GIVEN INSTRUCTION » Starting at the line that contains "Which is the closer", transcribe every remaining line of the entries exactly, including the last one.

# # # #

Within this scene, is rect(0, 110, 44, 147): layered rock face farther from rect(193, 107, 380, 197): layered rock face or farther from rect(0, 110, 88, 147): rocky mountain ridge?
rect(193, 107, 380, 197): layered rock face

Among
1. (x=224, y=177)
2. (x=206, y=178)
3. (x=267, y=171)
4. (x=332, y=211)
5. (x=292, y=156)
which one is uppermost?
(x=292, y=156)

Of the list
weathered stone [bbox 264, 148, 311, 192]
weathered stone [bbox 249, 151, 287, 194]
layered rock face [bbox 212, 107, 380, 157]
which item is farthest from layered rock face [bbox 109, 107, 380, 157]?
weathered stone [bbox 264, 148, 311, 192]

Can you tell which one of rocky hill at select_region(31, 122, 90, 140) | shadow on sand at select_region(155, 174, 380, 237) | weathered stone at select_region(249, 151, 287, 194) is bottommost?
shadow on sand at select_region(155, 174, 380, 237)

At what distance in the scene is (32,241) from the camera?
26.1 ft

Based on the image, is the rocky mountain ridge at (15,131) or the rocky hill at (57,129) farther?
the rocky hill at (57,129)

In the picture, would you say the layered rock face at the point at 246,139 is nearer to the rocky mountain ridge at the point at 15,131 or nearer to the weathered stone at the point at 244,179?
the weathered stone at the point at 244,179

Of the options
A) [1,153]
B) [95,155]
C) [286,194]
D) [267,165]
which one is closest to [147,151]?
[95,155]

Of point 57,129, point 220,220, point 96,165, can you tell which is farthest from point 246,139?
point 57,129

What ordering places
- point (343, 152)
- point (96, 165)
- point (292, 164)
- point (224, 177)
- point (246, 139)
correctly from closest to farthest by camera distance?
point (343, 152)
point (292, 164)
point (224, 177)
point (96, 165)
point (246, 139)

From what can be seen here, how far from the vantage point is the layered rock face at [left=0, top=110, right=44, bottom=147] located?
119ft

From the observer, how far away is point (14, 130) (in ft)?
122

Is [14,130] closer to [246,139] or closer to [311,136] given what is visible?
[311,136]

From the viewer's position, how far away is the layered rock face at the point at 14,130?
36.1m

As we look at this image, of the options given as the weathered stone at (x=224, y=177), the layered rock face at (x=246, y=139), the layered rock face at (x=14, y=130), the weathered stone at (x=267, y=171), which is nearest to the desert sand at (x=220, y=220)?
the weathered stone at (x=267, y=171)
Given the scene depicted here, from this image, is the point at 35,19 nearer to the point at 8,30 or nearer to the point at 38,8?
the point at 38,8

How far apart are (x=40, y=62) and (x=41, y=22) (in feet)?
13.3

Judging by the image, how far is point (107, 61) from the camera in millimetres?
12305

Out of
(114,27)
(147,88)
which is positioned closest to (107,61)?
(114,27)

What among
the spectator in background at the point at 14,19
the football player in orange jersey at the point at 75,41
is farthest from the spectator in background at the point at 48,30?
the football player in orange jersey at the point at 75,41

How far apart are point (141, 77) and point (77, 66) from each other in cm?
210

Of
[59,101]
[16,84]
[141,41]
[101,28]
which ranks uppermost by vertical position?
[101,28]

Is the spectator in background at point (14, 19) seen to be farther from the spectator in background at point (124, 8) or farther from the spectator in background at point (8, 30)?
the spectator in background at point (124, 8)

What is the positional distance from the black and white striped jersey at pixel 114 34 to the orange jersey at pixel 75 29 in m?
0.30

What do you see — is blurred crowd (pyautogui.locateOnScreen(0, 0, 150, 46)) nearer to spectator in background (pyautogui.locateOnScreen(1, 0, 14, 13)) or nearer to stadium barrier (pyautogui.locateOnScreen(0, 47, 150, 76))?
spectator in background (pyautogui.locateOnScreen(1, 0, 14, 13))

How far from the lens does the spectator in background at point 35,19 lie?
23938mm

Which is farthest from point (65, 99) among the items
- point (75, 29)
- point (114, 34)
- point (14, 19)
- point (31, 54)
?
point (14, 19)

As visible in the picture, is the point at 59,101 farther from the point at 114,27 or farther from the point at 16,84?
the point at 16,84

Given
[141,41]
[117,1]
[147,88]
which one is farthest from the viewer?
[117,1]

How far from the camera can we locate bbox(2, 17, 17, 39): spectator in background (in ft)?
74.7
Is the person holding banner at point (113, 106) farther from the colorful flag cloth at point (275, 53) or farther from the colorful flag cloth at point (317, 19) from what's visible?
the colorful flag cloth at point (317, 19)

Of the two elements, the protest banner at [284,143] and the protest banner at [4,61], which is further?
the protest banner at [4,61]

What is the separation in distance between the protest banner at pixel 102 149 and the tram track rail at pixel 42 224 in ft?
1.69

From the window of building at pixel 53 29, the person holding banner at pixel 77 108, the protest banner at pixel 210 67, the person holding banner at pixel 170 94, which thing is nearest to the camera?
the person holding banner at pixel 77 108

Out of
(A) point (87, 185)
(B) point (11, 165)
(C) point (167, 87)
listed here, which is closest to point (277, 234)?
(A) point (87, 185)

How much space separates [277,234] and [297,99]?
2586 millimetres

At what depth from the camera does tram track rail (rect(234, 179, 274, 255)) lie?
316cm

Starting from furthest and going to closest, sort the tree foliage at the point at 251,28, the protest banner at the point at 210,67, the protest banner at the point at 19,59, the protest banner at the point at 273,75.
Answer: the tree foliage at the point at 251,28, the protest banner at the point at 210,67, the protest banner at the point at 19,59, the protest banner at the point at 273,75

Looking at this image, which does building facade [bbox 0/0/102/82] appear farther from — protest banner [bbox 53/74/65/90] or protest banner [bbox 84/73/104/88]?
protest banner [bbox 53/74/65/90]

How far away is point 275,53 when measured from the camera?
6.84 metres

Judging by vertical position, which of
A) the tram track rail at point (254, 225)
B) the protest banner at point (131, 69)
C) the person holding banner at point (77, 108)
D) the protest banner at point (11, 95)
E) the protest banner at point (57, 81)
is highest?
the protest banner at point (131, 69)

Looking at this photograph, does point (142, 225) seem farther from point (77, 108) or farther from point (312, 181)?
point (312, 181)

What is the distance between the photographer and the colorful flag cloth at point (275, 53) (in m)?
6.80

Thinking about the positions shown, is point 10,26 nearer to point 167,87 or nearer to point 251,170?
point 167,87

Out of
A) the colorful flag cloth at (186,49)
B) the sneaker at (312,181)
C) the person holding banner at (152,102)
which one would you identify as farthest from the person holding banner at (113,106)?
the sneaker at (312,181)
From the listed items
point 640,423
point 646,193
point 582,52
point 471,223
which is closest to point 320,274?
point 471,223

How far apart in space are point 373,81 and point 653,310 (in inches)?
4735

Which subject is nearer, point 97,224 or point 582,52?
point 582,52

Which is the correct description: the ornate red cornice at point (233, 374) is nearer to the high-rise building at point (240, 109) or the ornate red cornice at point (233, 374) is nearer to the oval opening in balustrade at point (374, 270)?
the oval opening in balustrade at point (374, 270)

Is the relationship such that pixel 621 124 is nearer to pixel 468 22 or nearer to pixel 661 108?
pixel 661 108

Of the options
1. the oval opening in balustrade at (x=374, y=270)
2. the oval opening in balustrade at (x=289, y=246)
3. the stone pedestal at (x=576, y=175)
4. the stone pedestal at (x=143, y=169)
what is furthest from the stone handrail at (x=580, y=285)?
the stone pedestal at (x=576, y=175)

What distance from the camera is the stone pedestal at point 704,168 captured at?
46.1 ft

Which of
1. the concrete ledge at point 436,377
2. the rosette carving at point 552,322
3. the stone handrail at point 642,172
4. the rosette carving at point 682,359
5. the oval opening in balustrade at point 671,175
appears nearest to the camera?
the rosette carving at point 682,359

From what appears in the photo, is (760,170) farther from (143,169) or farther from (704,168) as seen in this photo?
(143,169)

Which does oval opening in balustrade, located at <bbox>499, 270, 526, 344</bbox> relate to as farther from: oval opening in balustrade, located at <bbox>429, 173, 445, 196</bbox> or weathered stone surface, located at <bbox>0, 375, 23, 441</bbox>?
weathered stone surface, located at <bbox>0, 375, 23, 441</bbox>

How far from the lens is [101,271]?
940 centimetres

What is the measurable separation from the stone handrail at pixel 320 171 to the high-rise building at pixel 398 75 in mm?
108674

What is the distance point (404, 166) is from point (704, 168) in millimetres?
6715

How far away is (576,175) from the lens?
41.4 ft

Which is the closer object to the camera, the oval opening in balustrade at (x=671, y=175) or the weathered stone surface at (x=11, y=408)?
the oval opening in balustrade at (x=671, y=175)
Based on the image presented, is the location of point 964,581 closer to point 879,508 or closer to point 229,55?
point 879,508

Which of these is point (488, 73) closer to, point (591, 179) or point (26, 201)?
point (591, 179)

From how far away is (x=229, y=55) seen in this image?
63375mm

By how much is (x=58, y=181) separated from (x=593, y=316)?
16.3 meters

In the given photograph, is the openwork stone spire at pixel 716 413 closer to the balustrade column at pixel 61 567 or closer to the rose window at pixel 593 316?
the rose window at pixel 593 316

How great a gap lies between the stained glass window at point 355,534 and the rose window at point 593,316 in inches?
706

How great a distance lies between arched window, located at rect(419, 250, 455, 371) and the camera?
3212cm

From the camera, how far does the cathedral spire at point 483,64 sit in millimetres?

# # # #

THE ANSWER »
Which is the closer object to the camera, the oval opening in balustrade at (x=671, y=175) or the weathered stone surface at (x=11, y=408)?
the oval opening in balustrade at (x=671, y=175)
Based on the image presented, is the location of point 964,581 closer to point 879,508 or closer to point 229,55?
point 879,508

Which of these is point (488, 73) closer to, point (591, 179) or point (26, 201)?
point (591, 179)

From how far away is (x=229, y=55) seen in this image?
63375mm

By how much is (x=58, y=181) separated from (x=593, y=316)?
16.3 meters

In the given photograph, is the openwork stone spire at pixel 716 413 closer to the balustrade column at pixel 61 567 or closer to the rose window at pixel 593 316?
the rose window at pixel 593 316

How great a gap lies between the stained glass window at point 355,534 and the rose window at point 593,316 in inches?
706

How great a distance lies between arched window, located at rect(419, 250, 455, 371) and the camera?
3212cm

From the camera, how far does the cathedral spire at point 483,64 sit in millimetres?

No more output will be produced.